■ Document extract ■
Franck notes, as did Joe Carter in his First Thoughts post on the Proposition 8 judge’s effective rationale for polygamy, that Judge Walker’s reasoning is quite bad.  He writes:

Perhaps the most surprising thing in the judge’s opinion is his declaration that “gender no longer forms an essential part of marriage.” This line, quoted everywhere within hours with evident astonishment, appears to be the sheerest ipse dixit—a judicial “because I said so”—and the phrase “no longer” conveys that palpable sense that one is being mugged by a progressive. But Judge Walker’s remark here is actually the conclusion of a fairly complex argument. The problem is that the argument is not only complex but wholly fallacious.

He goes on to explain this.  For example,
Judge Walker seems to have committed the fallacy of composition—taking something true of a part and concluding that it is also true of the whole of which it is a part. If it is true that “gender” no longer matters as it once did in the relation of husband and wife, he reasons, therefore it no longer matters whether the relation husband and wife; it may as well be a relation of husband and husband or of wife and wife, since we now know that marriage is not, at its “core,” a “gendered institution.”

But restated in this way, it is quite plain that the judge’s conclusion doesn’t follow from his premises. To say that the status of men and women in marriage is one of equal partners is not to say that men and women are the same, such that it does not matter what sex their partners are. The equalization of status is not the obliteration of difference, as much as Judge Walker would like to pretend it is.

■ Dataset rows ■
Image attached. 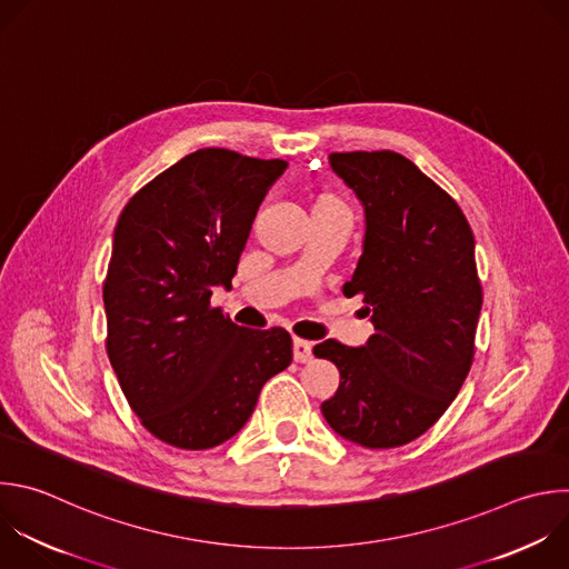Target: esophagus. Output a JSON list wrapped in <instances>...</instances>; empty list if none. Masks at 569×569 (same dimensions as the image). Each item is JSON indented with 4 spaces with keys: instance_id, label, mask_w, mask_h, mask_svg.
I'll return each mask as SVG.
<instances>
[{
    "instance_id": "34e87169",
    "label": "esophagus",
    "mask_w": 569,
    "mask_h": 569,
    "mask_svg": "<svg viewBox=\"0 0 569 569\" xmlns=\"http://www.w3.org/2000/svg\"><path fill=\"white\" fill-rule=\"evenodd\" d=\"M292 352H295V361L306 363L312 359V343L306 339H295L292 341Z\"/></svg>"
}]
</instances>
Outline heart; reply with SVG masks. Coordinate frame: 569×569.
<instances>
[{"mask_svg":"<svg viewBox=\"0 0 569 569\" xmlns=\"http://www.w3.org/2000/svg\"><path fill=\"white\" fill-rule=\"evenodd\" d=\"M328 206H343V203L332 194H319L315 201V208H328Z\"/></svg>","mask_w":569,"mask_h":569,"instance_id":"b5f03b06","label":"heart"}]
</instances>
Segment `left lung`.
Listing matches in <instances>:
<instances>
[{
	"mask_svg": "<svg viewBox=\"0 0 569 569\" xmlns=\"http://www.w3.org/2000/svg\"><path fill=\"white\" fill-rule=\"evenodd\" d=\"M363 208V243L343 295H361L375 332L326 339L315 357L339 370L321 405L330 429L368 449L402 447L449 409L473 361L482 288L473 232L458 203L402 153H330Z\"/></svg>",
	"mask_w": 569,
	"mask_h": 569,
	"instance_id": "1",
	"label": "left lung"
}]
</instances>
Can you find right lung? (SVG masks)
Returning <instances> with one entry per match:
<instances>
[{"instance_id":"obj_1","label":"right lung","mask_w":569,"mask_h":569,"mask_svg":"<svg viewBox=\"0 0 569 569\" xmlns=\"http://www.w3.org/2000/svg\"><path fill=\"white\" fill-rule=\"evenodd\" d=\"M286 160L208 147L158 173L124 206L104 281L107 352L144 429L189 451L250 420L272 375L292 361L283 328L237 326L210 306Z\"/></svg>"}]
</instances>
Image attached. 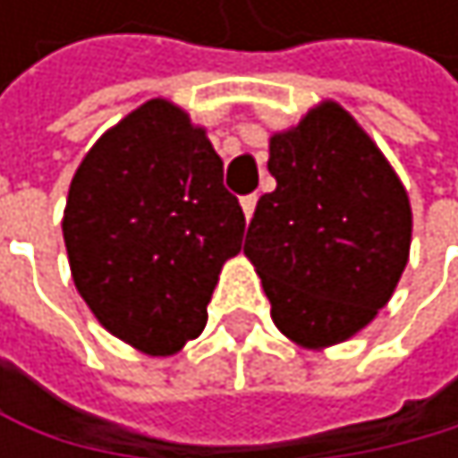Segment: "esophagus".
Segmentation results:
<instances>
[{"label": "esophagus", "instance_id": "esophagus-1", "mask_svg": "<svg viewBox=\"0 0 458 458\" xmlns=\"http://www.w3.org/2000/svg\"><path fill=\"white\" fill-rule=\"evenodd\" d=\"M255 206H258V195H247V198H242V208H244V216H247V219H252Z\"/></svg>", "mask_w": 458, "mask_h": 458}]
</instances>
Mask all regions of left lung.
<instances>
[{
  "instance_id": "obj_1",
  "label": "left lung",
  "mask_w": 458,
  "mask_h": 458,
  "mask_svg": "<svg viewBox=\"0 0 458 458\" xmlns=\"http://www.w3.org/2000/svg\"><path fill=\"white\" fill-rule=\"evenodd\" d=\"M267 191L244 255L283 335L341 344L377 316L407 267L412 211L401 181L354 117L321 104L269 142Z\"/></svg>"
}]
</instances>
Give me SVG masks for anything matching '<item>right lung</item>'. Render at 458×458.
I'll return each mask as SVG.
<instances>
[{"label":"right lung","mask_w":458,"mask_h":458,"mask_svg":"<svg viewBox=\"0 0 458 458\" xmlns=\"http://www.w3.org/2000/svg\"><path fill=\"white\" fill-rule=\"evenodd\" d=\"M203 129L153 98L79 165L63 219L73 283L96 318L165 357L198 338L219 269L242 250L244 211Z\"/></svg>","instance_id":"add662e5"}]
</instances>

■ Directive ■
Answer these about the Proposition 8 commentary above:
1. Who wrote the First Thoughts post that is mentioned?
2. What Latin phrase does the commentary use for the judge's line that "gender no longer forms an essential part of marriage"?
3. Which fallacy does it say Judge Walker committed?

■ Worked solution ■
1. Joe Carter
2. Ipse dixit, a judicial "because I said so"
3. The fallacy of composition